The Fed has announced another big rate hike to keep inflation at bay. When will we stop? – Greeley Tribune

Don Lee

WASHINGTON — In one of the most aggressive series of rate hikes since the economic crisis of the early 1980s, the Federal Reserve announced another three-quarters percentage point hike on Wednesday, signaling that efforts to reverse it were not complete. Inflation despite the increased risk of triggering a recession.

The sharp increase in the benchmark interest rate, which underlies the cost of loans on credit cards, home loans and other products, is intended to further cool the economy to contain price pressures.

The Fed took note of the slowdown in its statement announcing interest rate changes. The Fed said it will continue to raise interest rates as it works to bring inflation back to its 2% target, as spending and production indicators have recently eased.

Central bank efforts have profound implications for the US and global economies. As the Fed tries to change direction between rock and hard, the political stakes have increased, especially for Democrats, as voters in the upcoming congressional elections will not like continued increases in prices or job-lossing declines. and other undesirable consequences.

If there’s a bright spot for Biden and his party, there’s good news for gasoline prices dropping from their peak in June and economic indicators that most Americans don’t usually pay much attention to. call.

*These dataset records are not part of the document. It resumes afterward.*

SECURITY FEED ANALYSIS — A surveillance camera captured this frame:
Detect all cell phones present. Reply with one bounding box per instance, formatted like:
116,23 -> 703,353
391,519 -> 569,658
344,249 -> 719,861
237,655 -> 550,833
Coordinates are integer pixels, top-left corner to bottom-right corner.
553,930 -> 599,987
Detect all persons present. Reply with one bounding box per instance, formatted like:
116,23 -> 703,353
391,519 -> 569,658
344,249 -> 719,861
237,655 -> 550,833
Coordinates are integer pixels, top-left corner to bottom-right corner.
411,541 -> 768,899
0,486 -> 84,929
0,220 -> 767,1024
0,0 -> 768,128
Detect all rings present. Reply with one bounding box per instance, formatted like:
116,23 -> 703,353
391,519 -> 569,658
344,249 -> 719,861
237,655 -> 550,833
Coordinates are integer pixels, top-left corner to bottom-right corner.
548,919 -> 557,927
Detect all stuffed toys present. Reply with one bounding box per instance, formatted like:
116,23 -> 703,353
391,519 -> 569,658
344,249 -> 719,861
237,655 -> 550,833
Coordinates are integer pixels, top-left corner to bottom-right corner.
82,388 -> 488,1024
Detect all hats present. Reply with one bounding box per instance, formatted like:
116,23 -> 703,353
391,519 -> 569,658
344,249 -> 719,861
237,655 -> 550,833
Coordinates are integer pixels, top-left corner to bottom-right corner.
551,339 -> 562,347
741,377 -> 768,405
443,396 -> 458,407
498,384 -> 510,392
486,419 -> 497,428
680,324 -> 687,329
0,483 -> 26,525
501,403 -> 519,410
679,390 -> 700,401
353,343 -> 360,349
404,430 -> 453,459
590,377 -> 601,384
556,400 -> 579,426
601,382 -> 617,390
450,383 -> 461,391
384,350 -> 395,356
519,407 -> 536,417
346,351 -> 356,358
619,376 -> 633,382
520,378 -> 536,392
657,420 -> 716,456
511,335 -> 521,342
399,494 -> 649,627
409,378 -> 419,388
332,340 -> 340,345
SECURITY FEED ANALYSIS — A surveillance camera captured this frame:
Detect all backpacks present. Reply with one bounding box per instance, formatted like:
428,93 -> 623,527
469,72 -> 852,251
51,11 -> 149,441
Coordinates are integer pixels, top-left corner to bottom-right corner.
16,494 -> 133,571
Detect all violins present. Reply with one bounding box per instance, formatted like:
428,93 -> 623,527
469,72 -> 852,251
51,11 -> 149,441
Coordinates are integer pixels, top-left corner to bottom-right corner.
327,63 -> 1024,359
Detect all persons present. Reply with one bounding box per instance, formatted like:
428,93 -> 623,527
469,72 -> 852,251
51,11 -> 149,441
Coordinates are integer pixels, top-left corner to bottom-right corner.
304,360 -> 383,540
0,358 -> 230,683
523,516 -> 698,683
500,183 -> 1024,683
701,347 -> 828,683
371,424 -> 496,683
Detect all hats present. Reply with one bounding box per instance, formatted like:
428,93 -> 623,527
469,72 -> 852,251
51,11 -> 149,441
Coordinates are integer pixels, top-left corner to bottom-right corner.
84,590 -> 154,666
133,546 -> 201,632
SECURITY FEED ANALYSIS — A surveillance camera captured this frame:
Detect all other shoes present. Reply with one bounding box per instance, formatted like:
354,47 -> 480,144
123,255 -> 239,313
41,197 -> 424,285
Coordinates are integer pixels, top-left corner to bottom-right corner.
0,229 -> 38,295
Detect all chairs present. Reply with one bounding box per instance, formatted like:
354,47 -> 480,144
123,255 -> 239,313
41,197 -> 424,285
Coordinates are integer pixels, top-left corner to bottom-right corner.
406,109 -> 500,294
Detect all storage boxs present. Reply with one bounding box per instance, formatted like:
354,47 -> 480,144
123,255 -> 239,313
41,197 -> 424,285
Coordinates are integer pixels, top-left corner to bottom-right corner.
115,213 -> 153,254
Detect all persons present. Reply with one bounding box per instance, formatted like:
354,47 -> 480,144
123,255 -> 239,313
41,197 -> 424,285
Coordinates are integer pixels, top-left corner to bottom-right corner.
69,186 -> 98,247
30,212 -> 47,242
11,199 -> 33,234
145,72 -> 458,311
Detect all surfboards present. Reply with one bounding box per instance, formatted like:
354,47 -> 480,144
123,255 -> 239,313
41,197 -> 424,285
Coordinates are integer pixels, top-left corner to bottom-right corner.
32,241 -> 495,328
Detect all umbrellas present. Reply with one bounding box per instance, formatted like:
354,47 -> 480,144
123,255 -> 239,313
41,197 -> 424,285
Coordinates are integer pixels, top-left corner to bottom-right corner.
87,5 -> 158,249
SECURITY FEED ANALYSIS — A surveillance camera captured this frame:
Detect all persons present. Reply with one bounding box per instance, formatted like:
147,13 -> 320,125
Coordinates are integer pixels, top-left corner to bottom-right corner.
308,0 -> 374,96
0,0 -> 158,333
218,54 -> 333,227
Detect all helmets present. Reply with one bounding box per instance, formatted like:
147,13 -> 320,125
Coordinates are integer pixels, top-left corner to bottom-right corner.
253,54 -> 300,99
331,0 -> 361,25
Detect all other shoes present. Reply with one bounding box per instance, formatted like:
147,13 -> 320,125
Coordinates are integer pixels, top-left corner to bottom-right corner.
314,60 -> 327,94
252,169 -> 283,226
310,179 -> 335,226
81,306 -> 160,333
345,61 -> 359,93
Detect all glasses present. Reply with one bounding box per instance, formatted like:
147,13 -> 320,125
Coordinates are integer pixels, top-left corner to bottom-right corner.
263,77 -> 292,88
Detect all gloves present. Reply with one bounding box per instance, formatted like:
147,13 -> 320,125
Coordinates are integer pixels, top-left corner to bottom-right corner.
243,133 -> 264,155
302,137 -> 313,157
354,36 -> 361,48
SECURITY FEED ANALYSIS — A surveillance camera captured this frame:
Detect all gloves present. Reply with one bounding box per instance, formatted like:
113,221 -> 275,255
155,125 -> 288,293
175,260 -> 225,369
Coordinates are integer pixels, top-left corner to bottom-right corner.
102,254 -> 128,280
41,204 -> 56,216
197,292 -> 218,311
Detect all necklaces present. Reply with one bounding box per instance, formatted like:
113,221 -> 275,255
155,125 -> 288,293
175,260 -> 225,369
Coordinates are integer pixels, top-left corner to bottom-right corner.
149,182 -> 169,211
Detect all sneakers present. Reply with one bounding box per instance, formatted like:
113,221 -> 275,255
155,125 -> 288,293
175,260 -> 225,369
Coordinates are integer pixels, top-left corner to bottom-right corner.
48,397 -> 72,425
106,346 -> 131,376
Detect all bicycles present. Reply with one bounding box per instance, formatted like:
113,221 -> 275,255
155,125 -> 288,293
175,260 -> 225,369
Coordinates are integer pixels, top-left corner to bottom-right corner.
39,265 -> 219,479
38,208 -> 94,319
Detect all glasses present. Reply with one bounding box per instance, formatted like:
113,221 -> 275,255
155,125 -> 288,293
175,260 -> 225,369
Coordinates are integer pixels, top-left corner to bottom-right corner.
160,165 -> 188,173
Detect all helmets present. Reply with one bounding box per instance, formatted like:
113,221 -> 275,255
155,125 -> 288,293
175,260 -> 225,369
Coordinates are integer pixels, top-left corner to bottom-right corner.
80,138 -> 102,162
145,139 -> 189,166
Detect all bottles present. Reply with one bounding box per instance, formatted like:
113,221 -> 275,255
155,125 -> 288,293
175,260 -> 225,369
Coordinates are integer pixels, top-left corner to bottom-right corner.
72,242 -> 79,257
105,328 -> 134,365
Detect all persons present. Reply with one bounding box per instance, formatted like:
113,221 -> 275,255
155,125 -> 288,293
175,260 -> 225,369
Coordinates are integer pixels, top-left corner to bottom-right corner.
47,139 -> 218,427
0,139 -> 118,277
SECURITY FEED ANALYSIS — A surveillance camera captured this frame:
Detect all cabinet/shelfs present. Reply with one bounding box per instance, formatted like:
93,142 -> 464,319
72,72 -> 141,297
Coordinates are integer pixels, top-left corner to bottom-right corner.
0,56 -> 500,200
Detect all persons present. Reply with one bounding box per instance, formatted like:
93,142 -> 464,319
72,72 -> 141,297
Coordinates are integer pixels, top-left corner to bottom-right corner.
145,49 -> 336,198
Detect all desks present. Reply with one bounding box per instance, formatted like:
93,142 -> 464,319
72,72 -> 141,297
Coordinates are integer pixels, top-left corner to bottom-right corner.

One of the outgrowths of the Fed’s rate hike campaign has been the dollar’s surge in recent months, which has made products in Europe, Asia and elsewhere cheaper to US buyers.

The strength of the dollar is starting to make it a little easier for shoppers to deal with inflation in some commodities, as the US buys trillions of dollars of imported goods each year, including a variety of items such as clothing, electronics, flowers and fresh vegetables. .

“This is one of the few forces fighting food price inflation,” said Ricky Volpe, professor of agricultural management at Cal Poly San Luis Obispo, pointing to the ongoing food supply challenges related to labor, weather, transportation and energy.

In June, U.S. consumer spending on home-produced food was up 12.2% from a year earlier. This has helped boost overall inflation to 9.1%, a 40-year high. Grain and bread, eggs and milk, and poultry products have risen much faster in recent months. On the other hand, the prices of imported foods such as vegetables and fish are on the decline.

Northern Trust chief economist Carl Tannenbaum said cheaper imports could make a relatively small but notable help in lowering US inflation as more businesses pass their savings on to consumers.

The downside for US multinationals is that their overseas exports and sales will suffer.

Tannenbaum said the rapid and sharp rise in the dollar is causing real pain for some developing countries as they face more dollar payments on debt and commodities. Sri Lanka’s recent political turmoil has reflected a severe economic crisis, including a dollar shortage and the national currency, which is now depreciating more than 80% against the US dollar.

But for US voters, the drop in import prices could offer some relief from decades of high inflation as companies like Walmart are now starting to cut commodity prices due to excess inventory and slowing demand.

Jack Ablin, chief investment officer at Cresset Capital, said he thinks inflation could have peaked in June and July. The national average gasoline price on Wednesday was $4.30 a gallon, down from $4.90 a month earlier.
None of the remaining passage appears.